Cher fiston, je ne doute pas que tout va bien pour toi à Seattle où, si j’en crois ta bonne humeur, tu brilles comme une black star. Tant mieux pour l’espèce dont tu es un échantillon jeté au vent étasunien. Dans ta dernière lettre, tu nous prends gentiment en pitié à cause de nos problèmes de peuplade sans eau courante en continu ni électricité en permanence. Mais tout n’est pas aussi sec et noir, crois-moi.

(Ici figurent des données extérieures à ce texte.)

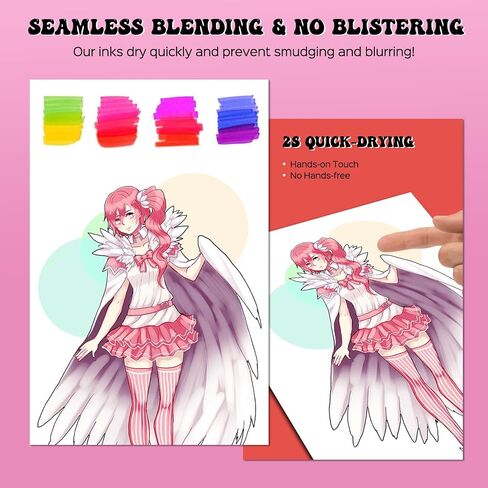 alchilalart 80-Colors Alcohol Based Markers, Alcohol Markers Set, Dual Tip Alcohol Sketching Drawing Markers Animation for Adults Kids in Saudi Arabia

A la vérité, il y a de l’espoir et même beaucoup d’espoir à cause d’un avènement (pas événement) unique au monde, qui se déroule chez nous depuis quelque temps et dont je vais te parler maintenant.

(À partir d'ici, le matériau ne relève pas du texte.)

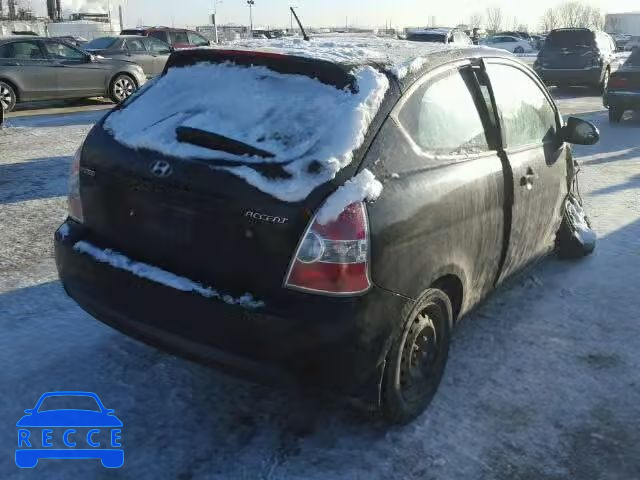 2008 HYUNDAI ACCENT BAS KMHCN35C98U095225 image 3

Les Etats-Unis ne s’intéressent qu’á ce qui menace ou renforce leur sécurité, sinon leurs media t’auraient déjà informé que dans ton pays natal Dieu Esprit-Saint s’est incarné en la personne d’une jeune fille qui a vingt-deux ans aujourd’hui. Je l’ai vue sur des photos et sur des DVD et, crois-moi, ce n’est pas n’importe-quoi. Ni virago ni garçon manqué. C’est une demoiselle tout à fait bien de sa personne, teint noir, plutôt grande, potelée juste ce qu’il faut. Quelque chose me dit d’ailleurs qu’elle doit avoir des fossettes ravissantes quand elle sourit. En tout cas, d’après ce qu’on me dit, les foules accourent, et je les comprends : pour une fois que Dieu n’est pas un vieillard barbu mais une jeune fille charmante, les gens sont nombreux à ne pas bouder leur plaisir. Les habituels fonctionnaires de Dieu sont ébranlés, mais ça leur passera, l’homme est un animal qui s’habitue à toutes les histoires qui durent.

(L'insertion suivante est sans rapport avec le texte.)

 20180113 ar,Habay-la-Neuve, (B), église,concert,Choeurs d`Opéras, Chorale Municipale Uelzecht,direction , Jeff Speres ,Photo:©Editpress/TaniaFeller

A leur manière les abbés ont préparé le terrain à l’incarnation de Dieu Esprit-Saint au Bénin. Tu étais encore là quand, dans les églises du sud, et notamment dans celles de Cotonou, les images de Jésus et de Marie pleuraient des larmes de sang et se voyaient mises sous vitre et proposées à la vénération des fidèles, et que de jeunes prêtres, dans le Littoral-Atlantique et dans le Mono-Kufo, se métamorphosaient en exorcistes et couraient après les démons pour les empêcher de manger les âmes. Et pendant ce temps, calme plat à Parakou. Dans la bourgade de ta mère à Kilibo, calme plus plat encore, car dès qu’on s’éloigne du port et de l’aéroport, les images pieuses ne se mettent plus en scène, et les démons ne se produisent plus en masse, sentant bien que les gens prêts à payer pour le spectacle se recrutent plutôt là où Mammon siège. Cette appréciation doit pourtant être nuancée, car chez les protestants et les musulmans, même au bord de la mer, il n’y a jamais grand-chose pour votre distraction. Mais ceux-là sont-ils de vrais croyants ? Comment peuvent-ils aller à Dieu sans passer par moult images en plâtre, pierre, bois ou métal ? De la terre au ciel, les idoles ne sont-elles pas notre échelle de Jacob ? Et voilà qu’au bout des larmes de sang et des exorcismes, le catholicisme triomphe à Banamê. Et tu me vois tout ému à l’idée qu’Elles ne sont plus que deux au Paradis parce que la troisième Personne est à Banamê. Chez nous.
Banamê ne te dit peut-être rien. C’est un petit village perdu dans le Zou. Si petit qu’il ne figure pas sur les cartes du Bénin. Au temps où Jésus y est né, Bethléem aussi n’aurait figuré sur aucune carte de Palestine, s’il y eût des cartes. Or aujourd’hui, qui ne connaît pas Bethléem ? Et c’est ce qui va nous arriver, crois-moi. Désireux de voir Dieu Esprit-Saint, les foules débarqueront à l’aéroport de Cotonou avec plein de devises qu’elles déverseront sur notre sol pour que prospèrent le tourisme et l’hôtellerie. On n’a ni pétrole ni uranium, mais on a Dieu. La demoiselle, qui a entamé la fabuleuse métempsychose à l’âge de dix-huit ans, est appelée adorablement Daagbo, Père-Grand. Auparavant, elle s’appelait Parfaite. Je n’ai donc pas eu besoin cette fois-ci de longtemps chercher pour trouver que, au Bénin, Dieu n’est plus parfait mais Parfaite. Pour son bien-être ou pour celui des populations ?
Porte-toi bien fiston, et porte toujours ton vieux père dans ton cœur.